### DATA PROVIDED ###

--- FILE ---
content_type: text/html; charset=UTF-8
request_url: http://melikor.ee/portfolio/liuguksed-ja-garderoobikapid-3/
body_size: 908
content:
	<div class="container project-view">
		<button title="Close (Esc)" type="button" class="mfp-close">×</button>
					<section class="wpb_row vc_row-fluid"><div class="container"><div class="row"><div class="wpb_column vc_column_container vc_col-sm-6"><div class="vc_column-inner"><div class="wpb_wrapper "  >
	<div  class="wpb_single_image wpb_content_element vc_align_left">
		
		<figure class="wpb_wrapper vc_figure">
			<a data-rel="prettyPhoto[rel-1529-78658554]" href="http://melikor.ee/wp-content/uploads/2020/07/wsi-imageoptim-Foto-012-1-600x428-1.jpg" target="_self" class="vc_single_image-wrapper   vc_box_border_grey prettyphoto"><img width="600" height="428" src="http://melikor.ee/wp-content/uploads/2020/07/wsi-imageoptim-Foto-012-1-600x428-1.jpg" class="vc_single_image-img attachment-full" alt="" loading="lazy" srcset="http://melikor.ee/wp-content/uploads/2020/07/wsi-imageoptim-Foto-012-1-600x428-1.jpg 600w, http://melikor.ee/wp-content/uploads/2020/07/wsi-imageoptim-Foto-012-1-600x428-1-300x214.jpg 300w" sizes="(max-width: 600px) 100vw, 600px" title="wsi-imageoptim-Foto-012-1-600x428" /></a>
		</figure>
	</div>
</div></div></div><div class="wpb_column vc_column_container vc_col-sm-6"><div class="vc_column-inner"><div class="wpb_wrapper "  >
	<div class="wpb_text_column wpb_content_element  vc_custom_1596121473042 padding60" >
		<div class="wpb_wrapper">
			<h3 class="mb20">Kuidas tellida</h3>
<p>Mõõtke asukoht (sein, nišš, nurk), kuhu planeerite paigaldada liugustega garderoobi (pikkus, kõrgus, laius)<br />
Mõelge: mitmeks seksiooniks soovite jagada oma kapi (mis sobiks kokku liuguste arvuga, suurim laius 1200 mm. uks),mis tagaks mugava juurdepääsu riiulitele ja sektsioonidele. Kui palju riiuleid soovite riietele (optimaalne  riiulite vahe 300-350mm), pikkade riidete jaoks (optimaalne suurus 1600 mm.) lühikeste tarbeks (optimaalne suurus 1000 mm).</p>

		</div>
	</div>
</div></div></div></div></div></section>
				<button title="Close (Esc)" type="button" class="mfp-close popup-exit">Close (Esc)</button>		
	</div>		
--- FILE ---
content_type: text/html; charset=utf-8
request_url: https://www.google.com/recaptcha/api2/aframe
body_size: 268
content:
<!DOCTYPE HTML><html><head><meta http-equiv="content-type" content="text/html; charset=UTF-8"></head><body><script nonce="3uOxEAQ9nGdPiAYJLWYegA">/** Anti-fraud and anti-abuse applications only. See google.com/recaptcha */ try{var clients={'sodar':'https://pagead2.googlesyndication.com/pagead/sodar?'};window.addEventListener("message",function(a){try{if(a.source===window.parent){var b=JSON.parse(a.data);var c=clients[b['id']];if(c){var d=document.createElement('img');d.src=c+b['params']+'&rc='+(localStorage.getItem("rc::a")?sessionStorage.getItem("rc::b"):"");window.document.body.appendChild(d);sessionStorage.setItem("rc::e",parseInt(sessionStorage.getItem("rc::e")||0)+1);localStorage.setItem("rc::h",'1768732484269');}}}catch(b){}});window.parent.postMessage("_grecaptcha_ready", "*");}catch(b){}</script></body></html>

###

DESCRIPTION OF THE TASK: Above are the records; copy all of them exactly.

EXPECTED ANSWER:
--- FILE ---
content_type: text/html; charset=UTF-8
request_url: http://melikor.ee/portfolio/liuguksed-ja-garderoobikapid-3/
body_size: 908
content:
	<div class="container project-view">
		<button title="Close (Esc)" type="button" class="mfp-close">×</button>
					<section class="wpb_row vc_row-fluid"><div class="container"><div class="row"><div class="wpb_column vc_column_container vc_col-sm-6"><div class="vc_column-inner"><div class="wpb_wrapper "  >
	<div  class="wpb_single_image wpb_content_element vc_align_left">
		
		<figure class="wpb_wrapper vc_figure">
			<a data-rel="prettyPhoto[rel-1529-78658554]" href="http://melikor.ee/wp-content/uploads/2020/07/wsi-imageoptim-Foto-012-1-600x428-1.jpg" target="_self" class="vc_single_image-wrapper   vc_box_border_grey prettyphoto"><img width="600" height="428" src="http://melikor.ee/wp-content/uploads/2020/07/wsi-imageoptim-Foto-012-1-600x428-1.jpg" class="vc_single_image-img attachment-full" alt="" loading="lazy" srcset="http://melikor.ee/wp-content/uploads/2020/07/wsi-imageoptim-Foto-012-1-600x428-1.jpg 600w, http://melikor.ee/wp-content/uploads/2020/07/wsi-imageoptim-Foto-012-1-600x428-1-300x214.jpg 300w" sizes="(max-width: 600px) 100vw, 600px" title="wsi-imageoptim-Foto-012-1-600x428" /></a>
		</figure>
	</div>
</div></div></div><div class="wpb_column vc_column_container vc_col-sm-6"><div class="vc_column-inner"><div class="wpb_wrapper "  >
	<div class="wpb_text_column wpb_content_element  vc_custom_1596121473042 padding60" >
		<div class="wpb_wrapper">
			<h3 class="mb20">Kuidas tellida</h3>
<p>Mõõtke asukoht (sein, nišš, nurk), kuhu planeerite paigaldada liugustega garderoobi (pikkus, kõrgus, laius)<br />
Mõelge: mitmeks seksiooniks soovite jagada oma kapi (mis sobiks kokku liuguste arvuga, suurim laius 1200 mm. uks),mis tagaks mugava juurdepääsu riiulitele ja sektsioonidele. Kui palju riiuleid soovite riietele (optimaalne  riiulite vahe 300-350mm), pikkade riidete jaoks (optimaalne suurus 1600 mm.) lühikeste tarbeks (optimaalne suurus 1000 mm).</p>

		</div>
	</div>
</div></div></div></div></div></section>
				<button title="Close (Esc)" type="button" class="mfp-close popup-exit">Close (Esc)</button>		
	</div>		
--- FILE ---
content_type: text/html; charset=utf-8
request_url: https://www.google.com/recaptcha/api2/aframe
body_size: 268
content:
<!DOCTYPE HTML><html><head><meta http-equiv="content-type" content="text/html; charset=UTF-8"></head><body><script nonce="3uOxEAQ9nGdPiAYJLWYegA">/** Anti-fraud and anti-abuse applications only. See google.com/recaptcha */ try{var clients={'sodar':'https://pagead2.googlesyndication.com/pagead/sodar?'};window.addEventListener("message",function(a){try{if(a.source===window.parent){var b=JSON.parse(a.data);var c=clients[b['id']];if(c){var d=document.createElement('img');d.src=c+b['params']+'&rc='+(localStorage.getItem("rc::a")?sessionStorage.getItem("rc::b"):"");window.document.body.appendChild(d);sessionStorage.setItem("rc::e",parseInt(sessionStorage.getItem("rc::e")||0)+1);localStorage.setItem("rc::h",'1768732484269');}}}catch(b){}});window.parent.postMessage("_grecaptcha_ready", "*");}catch(b){}</script></body></html>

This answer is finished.